Inferring tree topologies in the Bayesian setting
Indeed, this is an interesting question. Although, as far as we know, exact marginalization over lengths at each step would be intractable, a trained PhyloGFN model that samples both tree topologies and branch length can be used to sample only topologies, by simply "forgetting" the branch lengths. If the PhyloGFN is perfectly trained, the distribution of topology samples obtained in this way is the true posterior over tree topologies. The marginal likelihood of a topology could then be estimated via importance weighting, similar to what is done in our MLL evaluation.
ARTree
Thank you for sharing this paper with us. At the inception of the project, we had considered constructing phylogenetic trees in a similar top-down fashion, but in the end we designed the current bottom-up PhyloGFN, because this way we can obtain a more efficient subtree representation based on the Fitch/Felsenstein algorithms.

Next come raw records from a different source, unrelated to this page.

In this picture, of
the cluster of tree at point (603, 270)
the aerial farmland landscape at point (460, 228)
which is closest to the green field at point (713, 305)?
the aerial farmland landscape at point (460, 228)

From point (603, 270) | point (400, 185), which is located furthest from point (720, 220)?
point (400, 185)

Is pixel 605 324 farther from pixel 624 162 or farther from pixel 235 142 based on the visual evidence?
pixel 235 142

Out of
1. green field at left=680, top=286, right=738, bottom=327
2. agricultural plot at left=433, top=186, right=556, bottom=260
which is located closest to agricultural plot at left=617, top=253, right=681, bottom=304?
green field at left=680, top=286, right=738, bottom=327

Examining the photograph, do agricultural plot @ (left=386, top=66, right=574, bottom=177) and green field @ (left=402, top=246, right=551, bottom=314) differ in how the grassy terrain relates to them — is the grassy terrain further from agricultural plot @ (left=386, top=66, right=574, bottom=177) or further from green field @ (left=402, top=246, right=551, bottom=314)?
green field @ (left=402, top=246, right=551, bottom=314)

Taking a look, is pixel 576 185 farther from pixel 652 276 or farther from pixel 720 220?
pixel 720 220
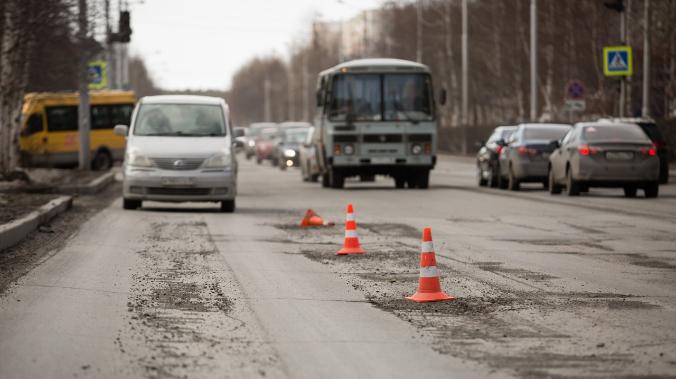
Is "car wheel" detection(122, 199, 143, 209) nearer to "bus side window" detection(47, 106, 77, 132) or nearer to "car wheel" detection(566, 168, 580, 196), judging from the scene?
"car wheel" detection(566, 168, 580, 196)

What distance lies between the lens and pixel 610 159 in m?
29.1

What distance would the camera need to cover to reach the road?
27.5ft

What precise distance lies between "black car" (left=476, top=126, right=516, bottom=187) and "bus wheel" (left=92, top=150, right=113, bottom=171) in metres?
17.4

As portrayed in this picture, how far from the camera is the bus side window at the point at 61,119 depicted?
5088cm

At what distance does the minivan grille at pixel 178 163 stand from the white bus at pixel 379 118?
10.8 m

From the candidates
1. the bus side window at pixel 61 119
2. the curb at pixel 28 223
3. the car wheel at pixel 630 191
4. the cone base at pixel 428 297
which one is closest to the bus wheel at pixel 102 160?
the bus side window at pixel 61 119

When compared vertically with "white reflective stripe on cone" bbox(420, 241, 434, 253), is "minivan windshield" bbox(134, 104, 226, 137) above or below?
above

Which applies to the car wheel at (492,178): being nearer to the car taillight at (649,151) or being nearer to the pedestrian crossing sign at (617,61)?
the car taillight at (649,151)

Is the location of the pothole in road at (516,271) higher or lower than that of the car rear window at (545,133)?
lower

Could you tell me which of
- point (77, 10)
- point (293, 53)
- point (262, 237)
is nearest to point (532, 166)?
point (77, 10)

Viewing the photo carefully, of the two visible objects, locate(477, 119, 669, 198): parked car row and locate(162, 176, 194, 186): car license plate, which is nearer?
locate(162, 176, 194, 186): car license plate

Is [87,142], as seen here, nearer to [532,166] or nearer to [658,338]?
[532,166]

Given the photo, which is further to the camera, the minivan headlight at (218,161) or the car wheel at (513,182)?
the car wheel at (513,182)

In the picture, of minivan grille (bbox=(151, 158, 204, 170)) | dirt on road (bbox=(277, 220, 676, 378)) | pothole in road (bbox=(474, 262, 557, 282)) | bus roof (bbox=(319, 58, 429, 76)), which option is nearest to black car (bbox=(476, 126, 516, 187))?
bus roof (bbox=(319, 58, 429, 76))
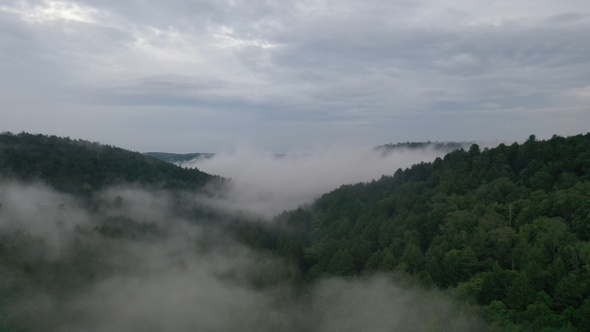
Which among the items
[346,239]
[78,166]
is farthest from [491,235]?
[78,166]

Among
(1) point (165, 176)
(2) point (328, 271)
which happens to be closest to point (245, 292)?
(2) point (328, 271)

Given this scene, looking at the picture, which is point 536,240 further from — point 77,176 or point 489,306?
point 77,176

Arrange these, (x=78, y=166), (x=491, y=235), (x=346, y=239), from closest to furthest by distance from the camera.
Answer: (x=491, y=235) → (x=346, y=239) → (x=78, y=166)

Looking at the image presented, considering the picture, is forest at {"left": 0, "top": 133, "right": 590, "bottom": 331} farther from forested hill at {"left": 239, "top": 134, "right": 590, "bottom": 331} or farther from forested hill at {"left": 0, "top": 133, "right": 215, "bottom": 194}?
forested hill at {"left": 0, "top": 133, "right": 215, "bottom": 194}

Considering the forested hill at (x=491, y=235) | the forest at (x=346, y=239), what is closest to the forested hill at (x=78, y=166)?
the forest at (x=346, y=239)

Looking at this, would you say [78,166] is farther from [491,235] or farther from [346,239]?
[491,235]

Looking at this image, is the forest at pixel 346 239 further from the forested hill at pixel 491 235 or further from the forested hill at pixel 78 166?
the forested hill at pixel 78 166
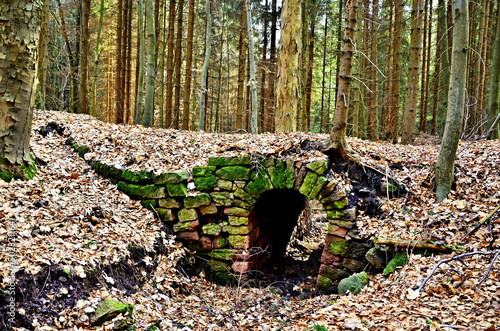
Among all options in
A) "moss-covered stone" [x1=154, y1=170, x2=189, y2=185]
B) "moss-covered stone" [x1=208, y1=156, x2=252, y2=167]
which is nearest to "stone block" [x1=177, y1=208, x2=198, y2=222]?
"moss-covered stone" [x1=154, y1=170, x2=189, y2=185]

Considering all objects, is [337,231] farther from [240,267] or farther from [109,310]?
[109,310]

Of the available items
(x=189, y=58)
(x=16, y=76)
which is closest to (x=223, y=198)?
(x=16, y=76)

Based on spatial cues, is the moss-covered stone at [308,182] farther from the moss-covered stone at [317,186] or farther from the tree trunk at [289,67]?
the tree trunk at [289,67]

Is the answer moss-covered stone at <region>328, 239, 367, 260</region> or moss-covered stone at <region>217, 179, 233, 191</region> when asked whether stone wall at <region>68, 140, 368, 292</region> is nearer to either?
moss-covered stone at <region>217, 179, 233, 191</region>

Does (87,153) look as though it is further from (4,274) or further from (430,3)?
(430,3)

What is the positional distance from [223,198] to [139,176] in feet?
5.35

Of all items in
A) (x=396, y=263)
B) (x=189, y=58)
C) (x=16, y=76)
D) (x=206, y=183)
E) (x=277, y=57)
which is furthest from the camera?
(x=189, y=58)

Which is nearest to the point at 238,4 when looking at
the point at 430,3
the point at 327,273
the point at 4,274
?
the point at 430,3

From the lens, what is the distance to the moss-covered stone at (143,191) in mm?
5797

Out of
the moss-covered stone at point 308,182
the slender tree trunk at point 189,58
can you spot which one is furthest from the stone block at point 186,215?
the slender tree trunk at point 189,58

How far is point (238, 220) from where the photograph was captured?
5.88 meters

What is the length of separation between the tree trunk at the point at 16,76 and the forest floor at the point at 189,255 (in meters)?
0.44

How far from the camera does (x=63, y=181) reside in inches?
205

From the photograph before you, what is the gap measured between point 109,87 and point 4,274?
18296 millimetres
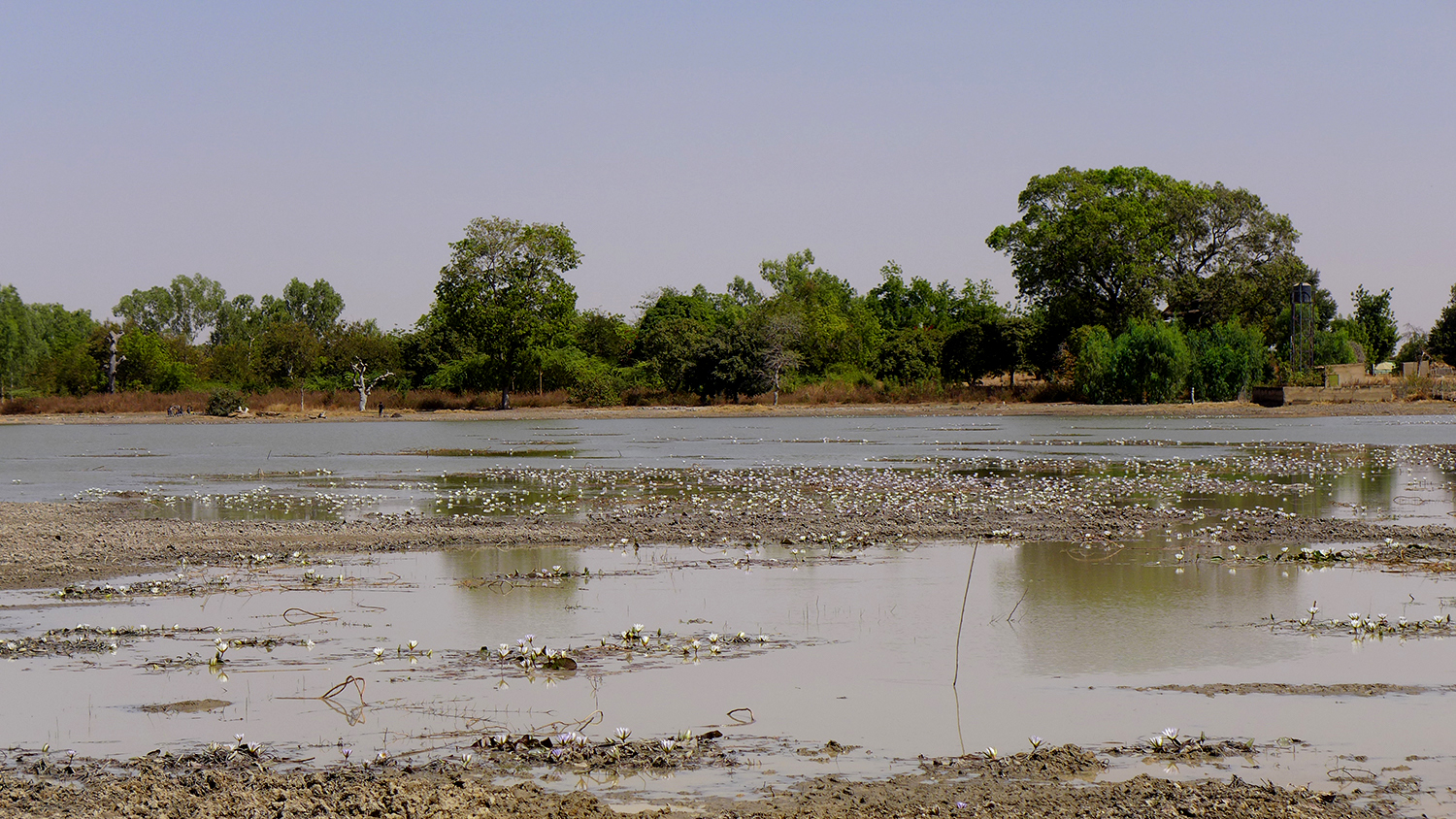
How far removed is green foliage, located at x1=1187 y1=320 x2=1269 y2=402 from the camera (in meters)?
85.6

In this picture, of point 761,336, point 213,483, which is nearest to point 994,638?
point 213,483

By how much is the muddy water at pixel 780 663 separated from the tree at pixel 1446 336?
12013 centimetres

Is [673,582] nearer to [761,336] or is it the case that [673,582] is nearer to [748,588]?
[748,588]

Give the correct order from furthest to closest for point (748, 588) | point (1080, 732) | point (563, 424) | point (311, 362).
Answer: point (311, 362)
point (563, 424)
point (748, 588)
point (1080, 732)

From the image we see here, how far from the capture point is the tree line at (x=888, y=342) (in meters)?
90.5

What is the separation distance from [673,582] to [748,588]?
3.25 feet

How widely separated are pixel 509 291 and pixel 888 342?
31.5m

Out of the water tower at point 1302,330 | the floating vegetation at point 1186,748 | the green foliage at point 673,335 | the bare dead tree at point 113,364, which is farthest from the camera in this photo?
the bare dead tree at point 113,364

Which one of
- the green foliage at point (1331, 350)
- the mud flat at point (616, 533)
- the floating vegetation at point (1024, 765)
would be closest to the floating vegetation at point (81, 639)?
the mud flat at point (616, 533)

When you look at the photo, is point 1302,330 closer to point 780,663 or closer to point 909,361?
point 909,361

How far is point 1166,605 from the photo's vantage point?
496 inches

One property of the ARTree construction process is that one phylogenetic tree is mapped uniquely to one construction path. For this, the order of input sequence needs to be predetermined. However, if an MDP is designed exactly this way, actions at each step may be less intuitive. Depending on the order of sequences, the agent may have difficulty identifying the optimal decision for inserting the new species to the current partial tree topology. Of course, through learning from a large set of examples, the agent will know that its current action will be beneficial at certain points in the future. However, let us now consider a more challenging problem: learning a generalized agent that can take any input set of sequences and perform phylogenetic inference. Given an agent and a set of sequences that the model has never seen before, it may have difficulty estimating each action’s future impact without seeing any examples in advance. On the other hand, with our bottom up approach, we believe it may be easier to solve the generalized problem. For example in parsimony analysis, the best action in many scenarios is to select and join the two subtrees with the closest root Fitch feature, which is a relatively easy concept to learn for PhyloGFN.
Typos
Thank you for pointing out the typos in our manuscript. We have corrected them.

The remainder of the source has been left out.